In June 2002, Friedman visited Iran, where he proclaimed: “The most striking thing about Iran today is the honesty you can find in the newspapers. Some mornings, they take your breath away.” The Iranian government, one of the most restrictive in the world, shut down at least 90 newspapers between April 2000 and January 2003.
Thomas Friedman is a sucker because he believes that he never makes mistakes. Friedman believes he knows the universal theory to explain all political events: economics. As Friedman explains on his website, globalization “now shapes virtually everyone’s domestic politics and international relations.” Friedman’s theory means that nations always act in their own economic self-interest, that leaders are rational, and that the majority of any population wants economic prosperity above all else.
There’s only one problem: This is utter bunk. But when the facts disprove his theory, Thomas Friedman discards the facts. Take his May 11 column, “Fathers and Sons.” Friedman’s basic theory on the Israeli-Palestinian conflict is this: If the Israelis and Palestinians could only get past all this religious mumbo-jumbo, remove old leaders and accept one another, we could let globalization work its magic. Because Friedman thinks everything is about economics, he thinks peace can be achieved once Jewish settlements are abandoned and the Palestinians replace Yasir Arafat with another terror-supporting figurehead, Abu Mazen.

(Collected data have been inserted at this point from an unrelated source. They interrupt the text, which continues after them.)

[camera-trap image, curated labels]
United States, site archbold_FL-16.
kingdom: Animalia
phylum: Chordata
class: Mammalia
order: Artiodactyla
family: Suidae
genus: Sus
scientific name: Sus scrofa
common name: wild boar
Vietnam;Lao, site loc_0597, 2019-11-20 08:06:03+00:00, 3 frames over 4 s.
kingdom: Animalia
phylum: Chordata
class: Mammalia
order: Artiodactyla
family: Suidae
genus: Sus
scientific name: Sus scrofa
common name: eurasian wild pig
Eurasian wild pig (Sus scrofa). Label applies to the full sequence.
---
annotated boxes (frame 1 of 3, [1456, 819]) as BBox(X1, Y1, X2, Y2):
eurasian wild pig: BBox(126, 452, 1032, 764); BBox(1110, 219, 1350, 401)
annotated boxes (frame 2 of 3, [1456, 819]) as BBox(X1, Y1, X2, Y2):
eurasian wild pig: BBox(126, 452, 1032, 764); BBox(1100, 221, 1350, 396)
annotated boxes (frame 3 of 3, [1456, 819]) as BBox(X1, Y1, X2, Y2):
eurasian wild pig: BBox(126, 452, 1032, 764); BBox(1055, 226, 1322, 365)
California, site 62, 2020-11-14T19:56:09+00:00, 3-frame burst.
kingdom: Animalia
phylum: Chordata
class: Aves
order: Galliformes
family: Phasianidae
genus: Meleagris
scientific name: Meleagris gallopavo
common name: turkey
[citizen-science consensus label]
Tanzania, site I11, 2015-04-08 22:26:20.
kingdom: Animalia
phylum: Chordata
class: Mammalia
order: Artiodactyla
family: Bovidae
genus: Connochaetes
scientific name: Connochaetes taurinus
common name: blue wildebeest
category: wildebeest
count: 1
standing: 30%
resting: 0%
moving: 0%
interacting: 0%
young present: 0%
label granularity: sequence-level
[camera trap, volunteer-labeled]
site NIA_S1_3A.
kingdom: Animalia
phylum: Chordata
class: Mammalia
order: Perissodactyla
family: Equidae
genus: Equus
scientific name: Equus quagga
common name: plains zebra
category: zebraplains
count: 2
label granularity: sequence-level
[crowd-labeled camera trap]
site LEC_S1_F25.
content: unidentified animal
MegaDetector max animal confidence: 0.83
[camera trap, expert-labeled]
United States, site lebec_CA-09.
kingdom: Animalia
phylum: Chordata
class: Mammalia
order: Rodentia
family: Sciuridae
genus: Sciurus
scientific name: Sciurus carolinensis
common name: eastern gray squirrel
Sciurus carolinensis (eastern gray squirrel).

In this vein, Friedman argues that the best policy toward Israel is one of tough love; he writes that President George W. Bush should treat Israel as his father did by telling “Israel and Jewish lobby some very hard truths … that expanding settlements would harm Israel’s long-term interests, would shrink the prospects for peace and would help undermine America’s standing in the Arab world.” He calls the Jewish settler movement “renegade” and “lunatic” (epithets he reserves for Israelis, not suicide bombers) and claims the Christian right has hurt Israel by supporting it.
Friedman has learned nothing from the Oslo fiasco, because Thomas Friedman believes he is never wrong. In January 2001, Friedman briefly acknowledged that the Palestinian intifada left Oslo’s advocates “feeling like fools.” But now, Friedman has jumped on the Oslo II bandwagon. It does not matter to him that Abu Mazen was appointed by Arafat, not elected, and that 67.8 percent of Palestinians believe that Mazen was appointed only because of external pressure.
It does not matter to him that Mazen has consistently and openly endorsed terror against Israelis as a continuing policy or that he was likely involved in the 1972 Munich Massacre. It does not matter to him that 64.6 percent of Palestinians support terror against Israeli targets or that 59.9 percent support suicide bombings. This is Thomas Friedman’s world, and we’re all just living in it.
Thomas Friedman is no doubt an intelligent man. Yet he is slobberingly sycophantic toward those who play up to him. He wholeheartedly believes that he is infallible. His vision is clouded by his own inflated view of himself. Thomas Friedman is a sucker, made to order.